• Passage:
⟨

There are people living today in Ukraine (the overwhelming majority of actual Ukrainians) whose parents or grandparents lived through the “Terror Famine”, the deportations and the other genocidal horrors visited on them by the Russians. After all, if they welcomed the Germans with bread and salt because of all they had suffered at the hands of Russia, and if fifty-mile-long trains of Ukrainians followed the retreating German armies out of Ukraine ahead of the Soviets, how could a people forget the genocide that impelled them to reject so vehemently domination by Russia?

If, indeed, some western operatives encouraged that revulsion, it does not mean the revulsion was somehow artificial, any more than the present concerns of the Balts and Poles about Russian revanchism is artificial. And what, after all, were westerners supposed to encourage Ukrainians to do, bow their necks to Russia’s pleasure again?

To assume that Ukrainians are incapable of knowing their own minds about Russian domination, and only reject it because westerners say they should, one has to further assume that somehow westerners have persuaded Tatars and Ukrainians to flee their homes in Crimea as they are now doing; that westerners have persuaded Catholic leaders to protest their concerns about threats to their people and their faith.

It doesn’t really work. It’s time to acknowledge that Ukrainians really don’t want to be dominated by Russia; that Russia intends to dominate or outright annex them, and that Russian aggression should be opposed by whatever means the west and those directly threatened can muster short of inviting the kind of retribution Russia has visited on people like the Chechens.
:clapping:
 
This is what I call “stocked pond syndrome.”

Remove folks from area. Put ethnic folks in place. Either by common law or de facto, suppress indigdnoud national and cultural identity to push.a, wedge. Religion, food, language…doesn’t matter. Various and peas? Spicy or sweet borscht?

Divide region by language and socioeconimic status.

Forment unrest. Or, just as Cromwellian: let unrest forment itself.

Blame each other. Use media, use ambassadors to other countries.

Protect “your” folks from the native “others” by both ethnicity and allegiance.

Push the class and educational system. Take a lesson from China and its domination of Vietnam.

Send in SAS or whatever they’re called in this country to protect “your people.” (Ignore globalization and protecting the rights of “your people” anywhere else.)

Ignore the history of your own country. Australia? Bah. Gulags? Whatever. Claim that’s in the past. Bury it. Unlike Germany, teach that, " yes, it happened. It was a tragedy. But we are x generations removed and we don’t do that anymore."

Use media and economic influence to divide the country.

Send in “unidentified” soldiers.

Re/claim the land in the name of your country, because your people want to be with you.

Claim hypocrisy on any other nations who try to intervene, based on more recent initiatives that are still in the global collective memory.

⟩

• Data extract:
⟨

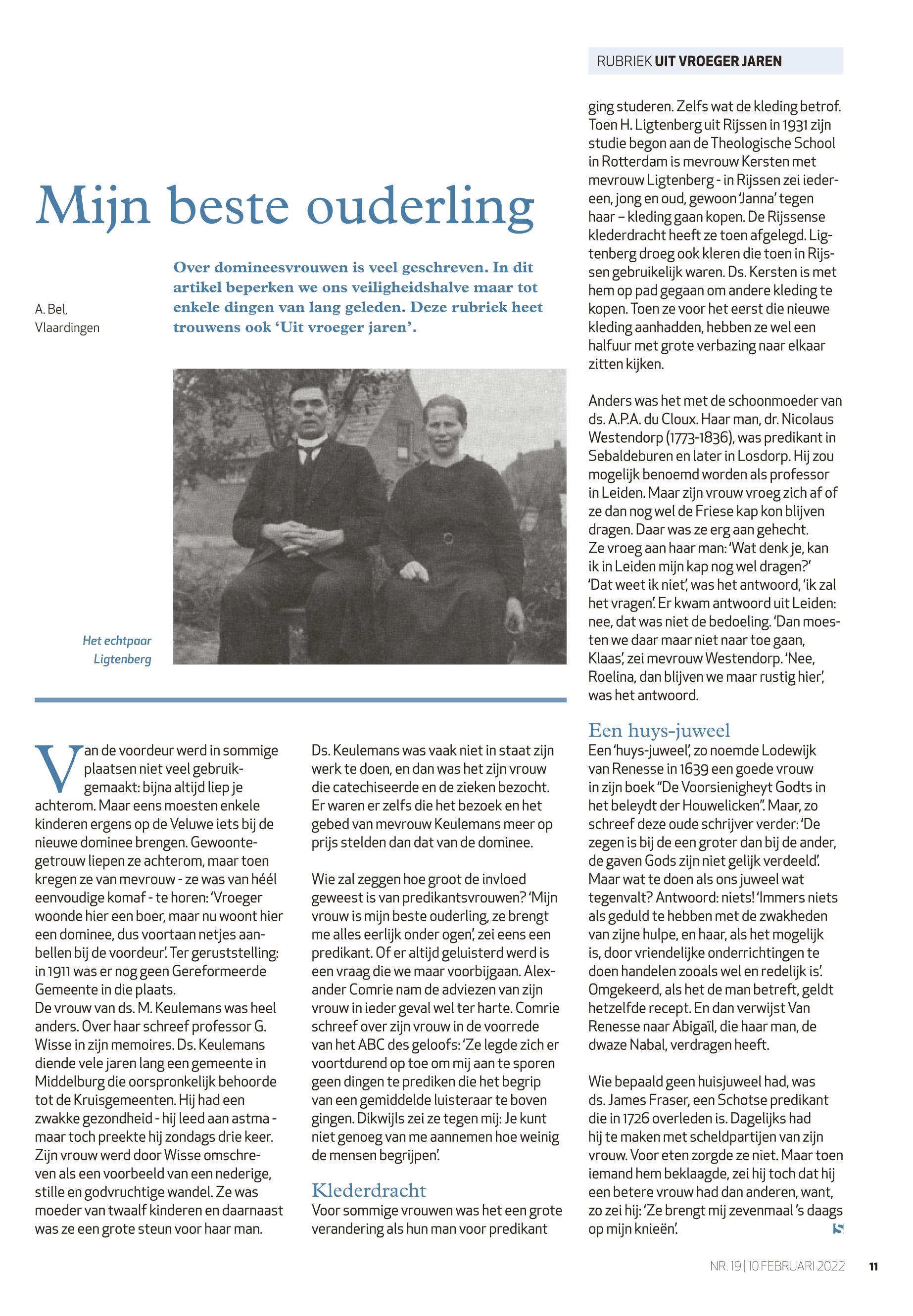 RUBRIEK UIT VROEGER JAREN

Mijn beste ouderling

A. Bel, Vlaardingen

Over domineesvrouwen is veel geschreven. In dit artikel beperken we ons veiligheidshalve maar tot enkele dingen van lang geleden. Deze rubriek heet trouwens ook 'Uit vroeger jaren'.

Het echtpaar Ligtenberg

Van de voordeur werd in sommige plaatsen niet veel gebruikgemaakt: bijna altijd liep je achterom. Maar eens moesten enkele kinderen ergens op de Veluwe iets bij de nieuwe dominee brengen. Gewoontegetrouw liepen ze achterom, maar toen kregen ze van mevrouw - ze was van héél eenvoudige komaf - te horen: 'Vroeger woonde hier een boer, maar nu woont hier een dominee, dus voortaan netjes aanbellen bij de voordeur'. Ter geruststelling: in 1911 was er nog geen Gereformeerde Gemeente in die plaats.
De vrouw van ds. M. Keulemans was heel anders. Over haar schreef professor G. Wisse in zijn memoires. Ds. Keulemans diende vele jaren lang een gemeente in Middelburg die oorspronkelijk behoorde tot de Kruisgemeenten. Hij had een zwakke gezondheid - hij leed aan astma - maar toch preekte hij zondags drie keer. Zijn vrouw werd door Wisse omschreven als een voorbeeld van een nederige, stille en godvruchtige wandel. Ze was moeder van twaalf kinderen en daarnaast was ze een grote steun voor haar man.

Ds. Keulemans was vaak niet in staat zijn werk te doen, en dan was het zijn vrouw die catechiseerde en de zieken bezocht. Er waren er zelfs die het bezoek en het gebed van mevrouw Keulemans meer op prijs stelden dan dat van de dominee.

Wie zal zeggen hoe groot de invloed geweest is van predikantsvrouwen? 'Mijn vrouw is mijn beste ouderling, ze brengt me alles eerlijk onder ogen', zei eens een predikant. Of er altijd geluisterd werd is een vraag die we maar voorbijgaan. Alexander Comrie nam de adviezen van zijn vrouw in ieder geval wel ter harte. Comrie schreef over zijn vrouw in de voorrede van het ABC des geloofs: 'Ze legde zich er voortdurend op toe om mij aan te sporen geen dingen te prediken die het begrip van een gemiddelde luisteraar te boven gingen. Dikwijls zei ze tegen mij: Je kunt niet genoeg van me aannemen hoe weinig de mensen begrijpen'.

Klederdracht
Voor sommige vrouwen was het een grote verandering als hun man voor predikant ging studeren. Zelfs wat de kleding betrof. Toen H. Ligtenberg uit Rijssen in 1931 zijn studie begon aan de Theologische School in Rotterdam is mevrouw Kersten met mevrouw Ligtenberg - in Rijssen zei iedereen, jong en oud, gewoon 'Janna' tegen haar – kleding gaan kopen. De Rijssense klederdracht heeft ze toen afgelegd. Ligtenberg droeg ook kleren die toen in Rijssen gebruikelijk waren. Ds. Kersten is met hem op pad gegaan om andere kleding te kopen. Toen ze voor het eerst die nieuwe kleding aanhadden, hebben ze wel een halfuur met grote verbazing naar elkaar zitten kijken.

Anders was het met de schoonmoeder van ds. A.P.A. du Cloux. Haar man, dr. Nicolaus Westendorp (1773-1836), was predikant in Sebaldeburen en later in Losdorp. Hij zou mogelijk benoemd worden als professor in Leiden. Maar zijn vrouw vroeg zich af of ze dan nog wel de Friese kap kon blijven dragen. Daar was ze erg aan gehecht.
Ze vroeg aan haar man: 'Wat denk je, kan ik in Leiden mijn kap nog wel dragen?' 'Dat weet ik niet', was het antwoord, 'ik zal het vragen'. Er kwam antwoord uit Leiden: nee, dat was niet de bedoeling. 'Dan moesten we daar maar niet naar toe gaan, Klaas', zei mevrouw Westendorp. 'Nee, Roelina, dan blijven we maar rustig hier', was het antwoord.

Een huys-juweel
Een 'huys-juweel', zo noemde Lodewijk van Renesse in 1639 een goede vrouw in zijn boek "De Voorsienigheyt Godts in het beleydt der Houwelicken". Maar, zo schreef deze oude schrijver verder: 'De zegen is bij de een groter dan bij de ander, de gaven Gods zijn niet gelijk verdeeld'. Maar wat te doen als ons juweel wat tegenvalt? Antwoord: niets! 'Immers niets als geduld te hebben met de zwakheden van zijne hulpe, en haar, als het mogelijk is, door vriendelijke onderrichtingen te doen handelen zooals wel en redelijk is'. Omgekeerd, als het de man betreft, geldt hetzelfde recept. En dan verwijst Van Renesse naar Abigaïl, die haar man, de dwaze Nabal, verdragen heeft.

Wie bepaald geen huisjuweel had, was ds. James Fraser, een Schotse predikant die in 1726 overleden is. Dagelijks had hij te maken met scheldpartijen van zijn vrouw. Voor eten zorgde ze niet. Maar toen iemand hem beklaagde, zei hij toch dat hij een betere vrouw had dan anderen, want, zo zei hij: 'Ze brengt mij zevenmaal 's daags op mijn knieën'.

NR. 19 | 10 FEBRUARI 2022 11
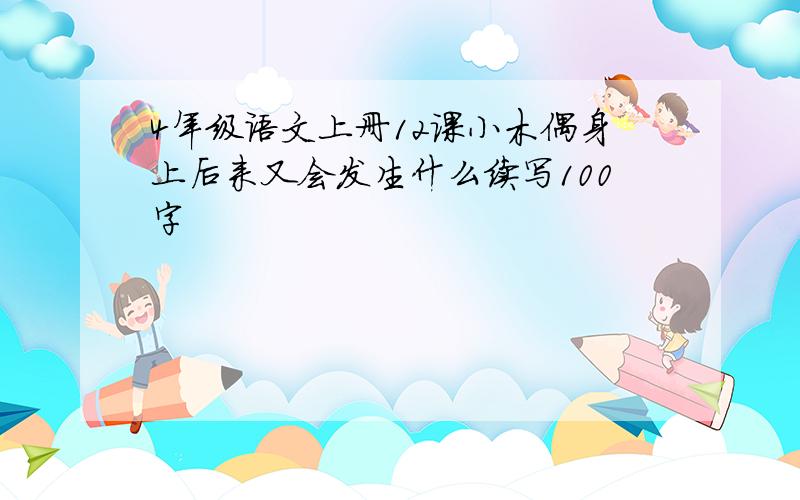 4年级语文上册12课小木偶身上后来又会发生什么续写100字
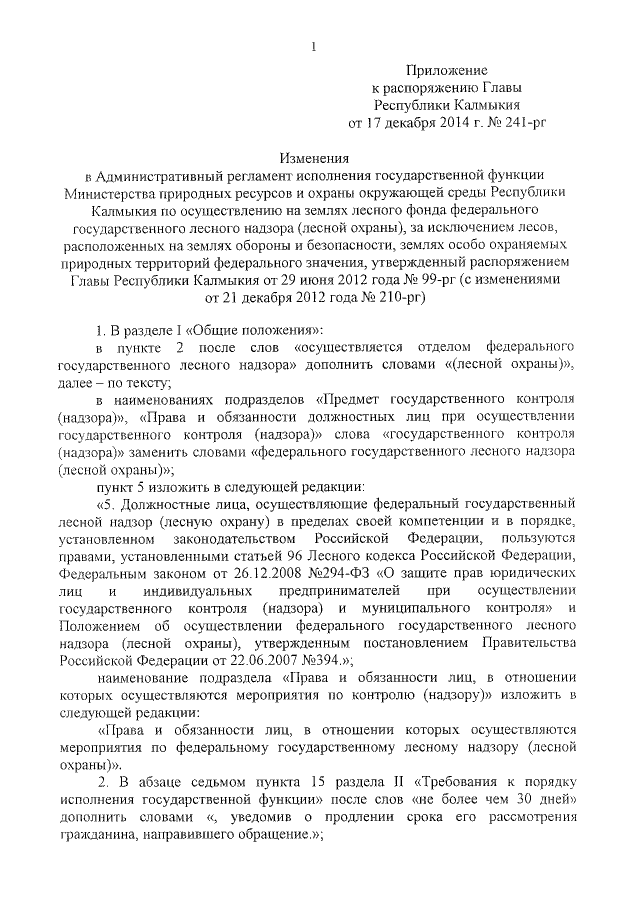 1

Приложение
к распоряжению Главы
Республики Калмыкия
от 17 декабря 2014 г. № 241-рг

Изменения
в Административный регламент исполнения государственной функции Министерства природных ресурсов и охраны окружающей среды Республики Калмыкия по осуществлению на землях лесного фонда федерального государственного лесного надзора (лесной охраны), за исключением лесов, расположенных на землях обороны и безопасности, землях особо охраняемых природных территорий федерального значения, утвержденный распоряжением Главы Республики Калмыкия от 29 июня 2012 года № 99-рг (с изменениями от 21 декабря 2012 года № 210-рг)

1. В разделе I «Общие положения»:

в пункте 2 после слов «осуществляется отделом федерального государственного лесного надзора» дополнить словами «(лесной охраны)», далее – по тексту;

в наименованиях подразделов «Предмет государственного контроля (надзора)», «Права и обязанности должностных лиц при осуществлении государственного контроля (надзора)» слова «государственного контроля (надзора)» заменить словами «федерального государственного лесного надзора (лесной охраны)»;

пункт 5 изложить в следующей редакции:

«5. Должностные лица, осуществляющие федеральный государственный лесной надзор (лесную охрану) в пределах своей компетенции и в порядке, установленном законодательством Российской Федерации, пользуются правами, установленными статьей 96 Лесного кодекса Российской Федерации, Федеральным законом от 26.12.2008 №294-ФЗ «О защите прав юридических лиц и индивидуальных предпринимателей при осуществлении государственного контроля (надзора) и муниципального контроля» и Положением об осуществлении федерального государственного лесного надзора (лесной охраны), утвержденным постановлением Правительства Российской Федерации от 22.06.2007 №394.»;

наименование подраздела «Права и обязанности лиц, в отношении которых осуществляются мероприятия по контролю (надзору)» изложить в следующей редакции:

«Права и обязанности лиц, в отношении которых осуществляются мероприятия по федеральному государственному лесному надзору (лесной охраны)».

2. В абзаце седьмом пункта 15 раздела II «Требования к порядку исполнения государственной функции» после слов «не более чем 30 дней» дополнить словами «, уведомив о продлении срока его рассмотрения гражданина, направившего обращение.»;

⟩

• What is required: In the passage about Ukraine and Russia, how long were the trains of Ukrainians that followed the retreating German armies out of Ukraine?

• Answer space: Fifty miles long.